Beneath this task are the entries; from the line with "Philippine Blue Zebra Angelfish" through the last one, transcribe every line exactly and nothing else, skipping pictures.

(Input for this task begins)

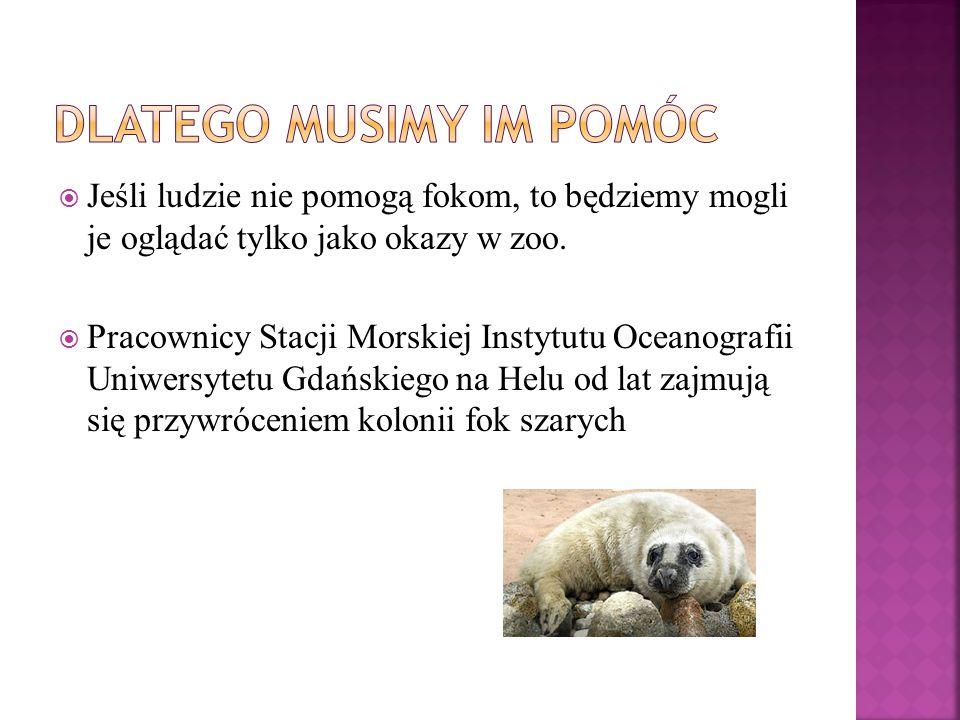  Dzisiaj bałtyckich fok jest około 20 000, to zaledwie 20% tego co było 100 lat temu.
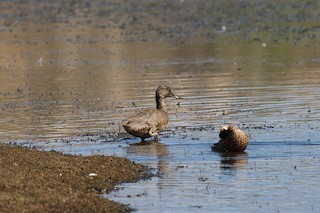Freckled Duck, ML85196751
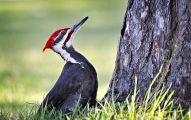 <h5>Pileated-Woodpecker-D5S2152</h5>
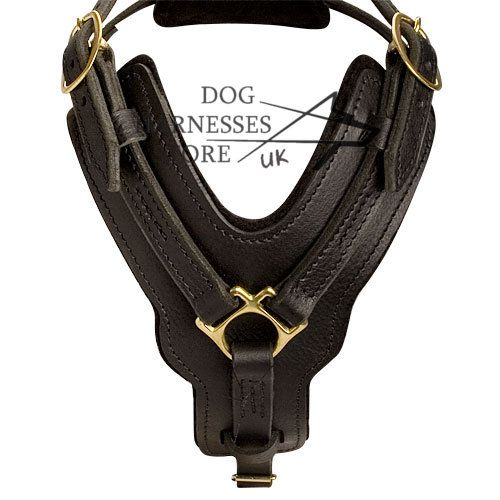 handmade leather dog harness - Tap the pin for the most adorable pawtastic fur baby apparel! You'll love the dog clothes and cat clothes! <3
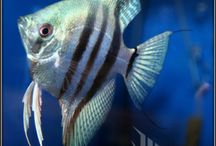 Philippine Blue Zebra Angelfish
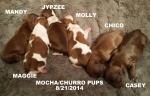 MOCHA AND CHURROS LITTER BORN 8/21/2014
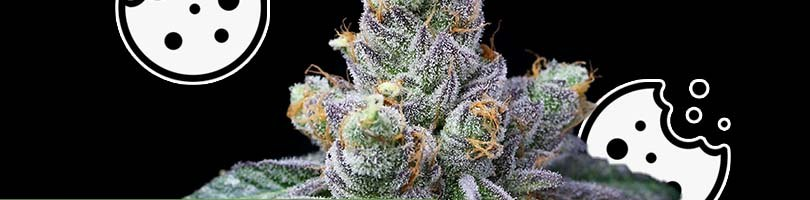 White Tahoe Cookies Seeds Featured Image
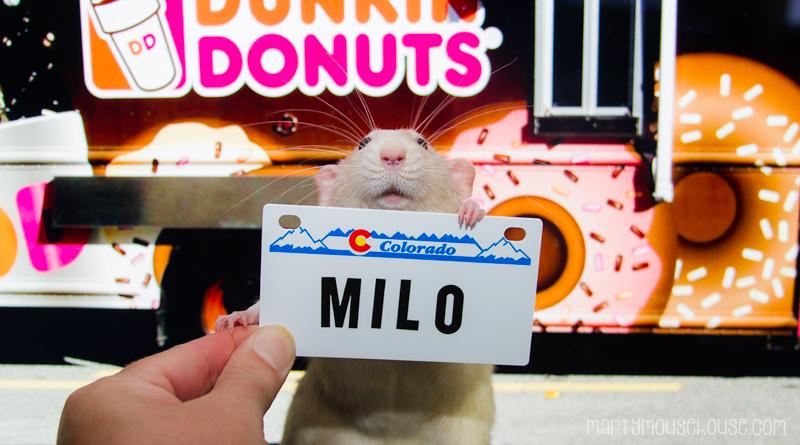 CO_milo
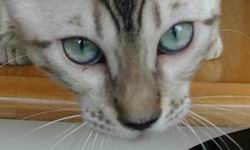 File:Seal Mink Snow Eyes.jpg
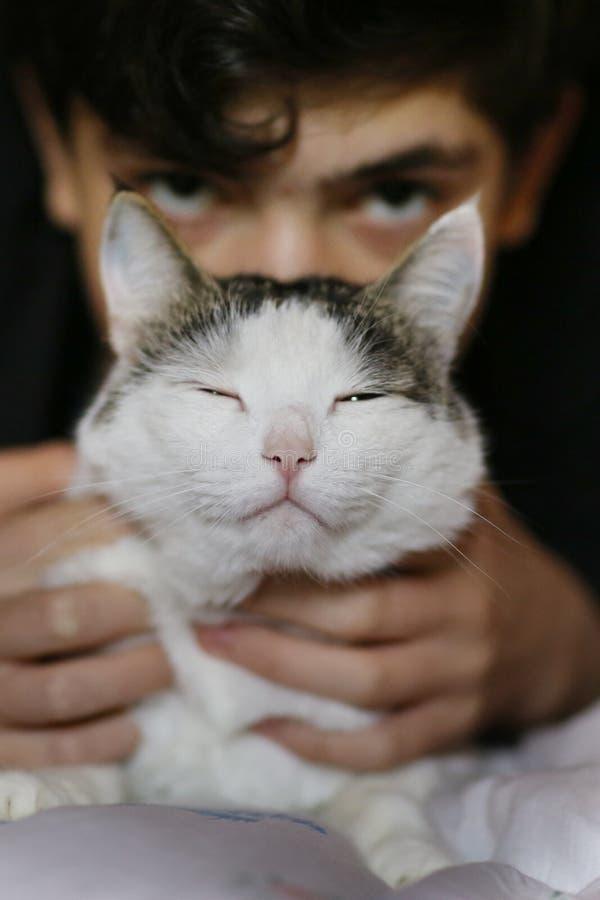 Το έφηβο αγόρι κοιμάται με τη γάτα στο κρεβάτι στοκ εικόνα
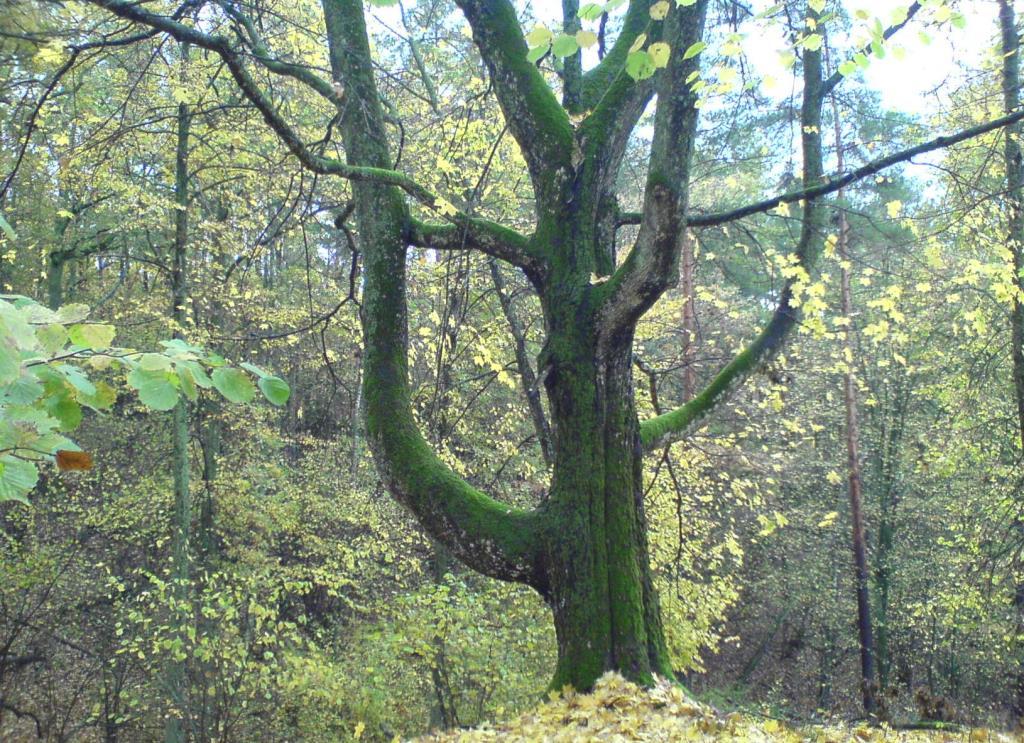 осень в лесу. Лесной пейзаж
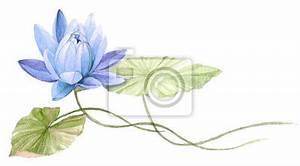 Dessin Fleurs De Lotus : n nuphar ou fleur de lotus sur leau bleu dessin tir par peintures murales tableaux tang ~ Dode.kayakingforconservation.com Idées de Décoration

(Input for this task ends)

Solution:
 Philippine Blue Zebra Angelfish
 MOCHA AND CHURROS LITTER BORN 8/21/2014
 White Tahoe Cookies Seeds Featured Image
 CO_milo
 File:Seal Mink Snow Eyes.jpg
 Το έφηβο αγόρι κοιμάται με τη γάτα στο κρεβάτι στοκ εικόνα
 осень в лесу. Лесной пейзаж
 Dessin Fleurs De Lotus : n nuphar ou fleur de lotus sur leau bleu dessin tir par peintures murales tableaux tang ~ Dode.kayakingforconservation.com Idées de Décoration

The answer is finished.